Kaya elders back calls for Coast party

Kaya

Mr Hamisi Juma Mwaviko (centre) from Kaya Digo, accompanied by other Kaya elders, addresses journalists on March 6, 2021. They supported calls to form a political party for Coast region.


Photo credit: Wachira Mwangi | Nation Media Group

 Days after Orange Democratic Movement leader Raila Odinga asked Coast leaders to abandon their plans for a regional party, Kaya elders yesterday backed the initiative.

The Mijikenda elders said a regional party would unite the communities.

Addressing the press at Uhuru Gardens in Mombasa, the elders threw their weight behind Kilifi Governor Amason Kingi’s call for the formation of a regional alliance. Led by their chairman, Mr Stanley Kenga Mbeo of Kaya Ribe, they termed those opposed to the negotiations led by Mr Kingi as “insincere to Coast people”.

“We’re here to fully support [Mr Kingi’s] efforts to unite the Coast with the formation of a regional party. He’s moderating a complex political conversation,” Mr Kenga said.

Last week, Mr Odinga differed sharply with the Kilifi governor during a Building Bridges Initiative (BBI) rally on the formation of a regional political alliance. Speaking in Ganze, the ODM leader said he played a key role in Mr Kingi’s success when he supported him in the 2007 parliamentary polls and later nominated him to the Cabinet in the grand coalition government. But the elders condemned Mr Odinga’s sentiments.

“We hold onto the belief that God bestows leadership on those he wishes. For a national leader to claim that he picked and made someone a leader at the Coast is a mockery of God and the people,” Johnson Hinzano from Kaya Giriama said.

Chequered political history

Mr Hamisi Juma Mwaviko, from Kaya Digo, added: “We’ve a chequered political history as a region. Since the pre-independence reign of Mekatilili wa Menza, the first regional liberal struggle by Ronald Ngala, founder of Kadu (Kenya African Democratic Union), to Karisa Maitha, who enhanced the region’s political profile. Now Kingi is as our shepherd. We shall support him.”  Maitha died in 2004.

“Whether these talks will result in an alliance of Coast political parties or a merger of all parties into one for the region is anyone’s guess. Time has come for the region to chat its path towards unity and development,” Mr Kenga said.

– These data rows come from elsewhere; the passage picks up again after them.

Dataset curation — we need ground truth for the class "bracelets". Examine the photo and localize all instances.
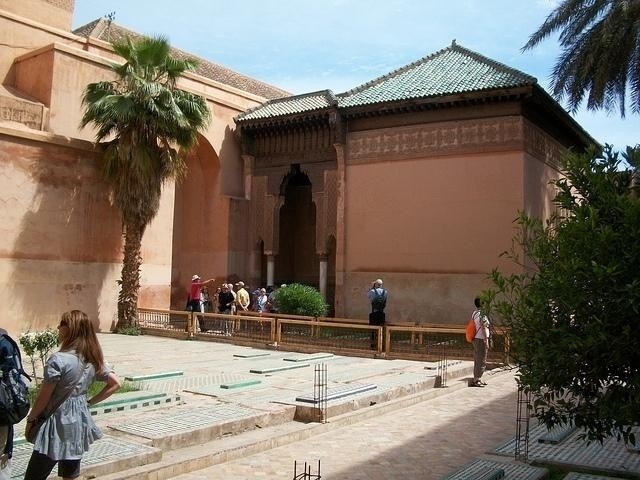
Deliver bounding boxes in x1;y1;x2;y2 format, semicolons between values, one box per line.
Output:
27;420;35;423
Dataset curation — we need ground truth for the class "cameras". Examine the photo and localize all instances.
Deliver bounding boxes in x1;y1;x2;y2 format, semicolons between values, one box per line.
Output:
373;283;376;287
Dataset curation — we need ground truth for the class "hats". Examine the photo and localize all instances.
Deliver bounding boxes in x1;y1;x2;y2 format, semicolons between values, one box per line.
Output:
375;279;382;285
216;281;245;290
200;285;209;290
192;275;200;281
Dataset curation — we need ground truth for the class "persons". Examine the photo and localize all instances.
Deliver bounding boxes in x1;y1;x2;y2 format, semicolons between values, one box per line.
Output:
185;274;282;334
25;310;121;480
0;329;22;480
367;278;389;350
471;297;491;387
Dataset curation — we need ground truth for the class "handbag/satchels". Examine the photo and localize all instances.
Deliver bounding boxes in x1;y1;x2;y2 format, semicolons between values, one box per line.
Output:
25;417;44;443
186;303;197;311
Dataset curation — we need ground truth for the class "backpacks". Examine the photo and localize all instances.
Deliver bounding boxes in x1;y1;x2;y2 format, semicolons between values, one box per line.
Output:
466;309;486;343
372;288;386;310
1;332;30;427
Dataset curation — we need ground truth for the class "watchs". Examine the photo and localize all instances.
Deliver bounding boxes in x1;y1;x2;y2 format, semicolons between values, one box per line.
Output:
88;400;90;407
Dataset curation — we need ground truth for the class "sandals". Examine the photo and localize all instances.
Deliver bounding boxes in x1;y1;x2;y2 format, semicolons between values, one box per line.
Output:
471;380;487;387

Elsewhere, Kaloleni MP Paul Katana said it was wrong for Mr Odinga to “block” a regional party on claims that it was a “security threat”, and accused him of inventing tactics that were aimed at “sabotaging and continuous oppression of the region” by forcing them to stay in ODM.

Supporting ODM

Speaking at Maoro Primary school in Mwanamwinga ward during the ground-breaking ceremony for five classrooms, he warned Mr Odinga against taking the region for granted.

He said that, after a long period of supporting ODM and other parties, the region resolved to form its party to use as a bargaining tool on the national stage.

“We should be respected as politicians and leaders who were elected to serve our people. They gave us the power to make good decisions on their behalf. Coast people realised that the only way for them to be listened to at the national table during the distribution of the national cake is to form their party,” the Kaloleni MP said.